La révélation produisit comme un coup de théâtre. Le Corbier sursauta. Le commissaire eut un air indigné. Quant au vieux Morestal, il voulut se dresser, chancela aussitôt, et retomba sur sa chaise. Il n’avait plus de force. Sa colère faisait place à un désespoir immense. Il n’eût pas souffert davantage en apprenant la mort de Philippe.

Et Marthe répéta :

— Mon mari est l’auteur de la brochure intitulée la Paix quand même. Pour l’amour de ses idées, pour être d’accord avec la foi profonde, avec la foi exaltée que ses opinions soulèvent en lui, mon mari est capable…

Le Corbier insinua :

— D’aller jusqu’au mensonge ?

— Oui, dit-elle. Une fausse déposition ne peut que lui paraître insignifiante auprès de la grande catastrophe qu’il veut conjurer, et sa conscience, seule, lui dicte son devoir. Est-ce vrai, Philippe ?

Il répondit gravement :

— Certes. Dans les circonstances où nous sommes, lorsque deux grands peuples se butent l’un contre l’autre pour une misérable question d’amour-propre, je ne reculerais pas devant un mensonge qui me paraît un devoir.

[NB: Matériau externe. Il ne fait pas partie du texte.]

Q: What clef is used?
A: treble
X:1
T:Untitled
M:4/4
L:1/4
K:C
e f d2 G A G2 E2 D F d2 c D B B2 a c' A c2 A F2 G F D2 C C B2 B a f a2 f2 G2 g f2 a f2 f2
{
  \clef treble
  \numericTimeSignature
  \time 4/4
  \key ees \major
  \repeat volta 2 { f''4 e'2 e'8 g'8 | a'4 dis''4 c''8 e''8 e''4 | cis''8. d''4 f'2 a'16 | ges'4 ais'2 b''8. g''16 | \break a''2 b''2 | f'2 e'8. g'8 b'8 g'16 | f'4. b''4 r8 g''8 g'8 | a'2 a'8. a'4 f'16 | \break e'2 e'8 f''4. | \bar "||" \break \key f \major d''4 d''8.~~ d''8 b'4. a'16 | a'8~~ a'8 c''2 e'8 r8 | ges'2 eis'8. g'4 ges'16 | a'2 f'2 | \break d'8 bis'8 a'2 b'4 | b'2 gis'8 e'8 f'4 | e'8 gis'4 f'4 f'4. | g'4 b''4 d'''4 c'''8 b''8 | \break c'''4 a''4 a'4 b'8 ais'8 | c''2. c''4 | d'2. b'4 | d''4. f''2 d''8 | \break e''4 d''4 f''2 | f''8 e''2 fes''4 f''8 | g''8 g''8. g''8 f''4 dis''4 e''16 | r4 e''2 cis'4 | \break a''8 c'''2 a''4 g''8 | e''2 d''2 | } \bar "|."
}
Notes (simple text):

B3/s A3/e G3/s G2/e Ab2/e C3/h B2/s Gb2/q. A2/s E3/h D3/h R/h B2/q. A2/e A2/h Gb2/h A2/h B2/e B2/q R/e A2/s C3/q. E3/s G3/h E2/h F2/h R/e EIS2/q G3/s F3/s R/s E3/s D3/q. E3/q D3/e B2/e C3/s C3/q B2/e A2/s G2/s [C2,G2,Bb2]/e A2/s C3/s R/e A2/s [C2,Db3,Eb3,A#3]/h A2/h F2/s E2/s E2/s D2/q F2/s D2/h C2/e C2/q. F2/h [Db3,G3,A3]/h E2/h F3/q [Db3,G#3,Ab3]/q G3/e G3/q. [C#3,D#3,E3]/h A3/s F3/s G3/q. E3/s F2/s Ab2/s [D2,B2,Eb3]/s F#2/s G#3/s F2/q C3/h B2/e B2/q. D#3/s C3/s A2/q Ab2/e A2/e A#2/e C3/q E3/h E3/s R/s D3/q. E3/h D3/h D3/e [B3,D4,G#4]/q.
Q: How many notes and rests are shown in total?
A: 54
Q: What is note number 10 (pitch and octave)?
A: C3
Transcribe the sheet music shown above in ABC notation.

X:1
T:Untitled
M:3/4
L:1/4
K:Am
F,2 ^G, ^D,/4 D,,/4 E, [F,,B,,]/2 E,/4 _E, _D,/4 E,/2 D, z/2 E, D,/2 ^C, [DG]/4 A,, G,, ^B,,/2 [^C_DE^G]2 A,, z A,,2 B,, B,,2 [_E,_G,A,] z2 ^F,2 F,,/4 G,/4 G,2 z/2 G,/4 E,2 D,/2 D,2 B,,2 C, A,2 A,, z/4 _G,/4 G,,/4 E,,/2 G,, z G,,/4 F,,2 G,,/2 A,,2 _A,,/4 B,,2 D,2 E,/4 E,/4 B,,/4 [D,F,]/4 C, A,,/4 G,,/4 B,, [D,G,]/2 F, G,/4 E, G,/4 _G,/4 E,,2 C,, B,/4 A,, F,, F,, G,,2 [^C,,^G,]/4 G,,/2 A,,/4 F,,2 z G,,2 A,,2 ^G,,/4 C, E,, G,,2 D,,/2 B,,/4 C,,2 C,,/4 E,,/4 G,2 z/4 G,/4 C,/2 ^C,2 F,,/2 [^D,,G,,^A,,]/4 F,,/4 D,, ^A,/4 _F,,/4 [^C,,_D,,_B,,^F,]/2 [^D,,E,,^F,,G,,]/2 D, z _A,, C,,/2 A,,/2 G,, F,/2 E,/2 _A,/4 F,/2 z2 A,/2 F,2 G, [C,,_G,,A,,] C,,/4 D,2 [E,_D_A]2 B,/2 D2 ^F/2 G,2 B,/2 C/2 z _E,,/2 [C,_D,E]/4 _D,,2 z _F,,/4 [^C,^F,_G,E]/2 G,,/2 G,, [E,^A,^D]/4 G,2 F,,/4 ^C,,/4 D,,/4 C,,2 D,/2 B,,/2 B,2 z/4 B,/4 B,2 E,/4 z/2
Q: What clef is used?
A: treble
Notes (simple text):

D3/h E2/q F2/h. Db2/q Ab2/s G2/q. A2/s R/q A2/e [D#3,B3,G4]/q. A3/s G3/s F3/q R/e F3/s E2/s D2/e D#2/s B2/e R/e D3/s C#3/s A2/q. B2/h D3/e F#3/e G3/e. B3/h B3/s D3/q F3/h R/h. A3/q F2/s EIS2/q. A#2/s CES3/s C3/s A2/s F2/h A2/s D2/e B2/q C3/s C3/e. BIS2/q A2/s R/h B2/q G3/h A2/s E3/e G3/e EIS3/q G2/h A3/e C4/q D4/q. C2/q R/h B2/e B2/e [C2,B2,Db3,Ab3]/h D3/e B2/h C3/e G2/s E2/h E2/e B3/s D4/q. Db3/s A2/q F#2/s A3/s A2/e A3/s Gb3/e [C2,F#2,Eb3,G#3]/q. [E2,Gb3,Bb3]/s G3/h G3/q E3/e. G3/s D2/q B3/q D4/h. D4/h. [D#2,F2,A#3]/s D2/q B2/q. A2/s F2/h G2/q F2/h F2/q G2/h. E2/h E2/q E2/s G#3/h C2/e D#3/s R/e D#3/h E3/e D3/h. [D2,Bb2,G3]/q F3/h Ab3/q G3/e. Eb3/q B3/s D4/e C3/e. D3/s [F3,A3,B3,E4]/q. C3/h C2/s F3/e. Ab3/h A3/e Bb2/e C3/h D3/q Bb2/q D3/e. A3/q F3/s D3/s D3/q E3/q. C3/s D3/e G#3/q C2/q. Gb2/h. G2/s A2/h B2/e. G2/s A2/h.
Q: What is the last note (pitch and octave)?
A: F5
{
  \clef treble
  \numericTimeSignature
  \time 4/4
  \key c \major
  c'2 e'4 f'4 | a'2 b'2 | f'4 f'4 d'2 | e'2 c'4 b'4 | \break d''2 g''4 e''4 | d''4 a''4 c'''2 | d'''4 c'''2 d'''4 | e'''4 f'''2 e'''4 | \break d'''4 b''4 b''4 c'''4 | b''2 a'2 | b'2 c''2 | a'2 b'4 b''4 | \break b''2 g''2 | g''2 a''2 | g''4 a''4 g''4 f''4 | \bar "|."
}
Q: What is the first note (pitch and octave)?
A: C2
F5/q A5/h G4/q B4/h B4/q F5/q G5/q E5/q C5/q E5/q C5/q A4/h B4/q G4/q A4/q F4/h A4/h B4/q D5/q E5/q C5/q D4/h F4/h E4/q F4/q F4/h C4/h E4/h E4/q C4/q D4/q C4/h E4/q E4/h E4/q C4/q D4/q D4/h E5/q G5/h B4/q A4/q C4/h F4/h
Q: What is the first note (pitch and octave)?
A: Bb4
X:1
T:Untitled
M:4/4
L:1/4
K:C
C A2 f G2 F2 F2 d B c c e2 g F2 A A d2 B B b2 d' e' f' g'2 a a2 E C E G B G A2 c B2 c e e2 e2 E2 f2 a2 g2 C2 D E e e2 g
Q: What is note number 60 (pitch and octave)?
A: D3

Mais je n’ai pas besoin de recourir à ce moyen. J’ai pour moi la vérité même. Je n’étais pas là.

— Alors, où étais-tu ? redit Marthe.

De nouveau la petite phrase résonna, impitoyable. Mais cette fois, Marthe la prononça d’un ton plus hostile et avec un geste qui en soulignait toute l’importance.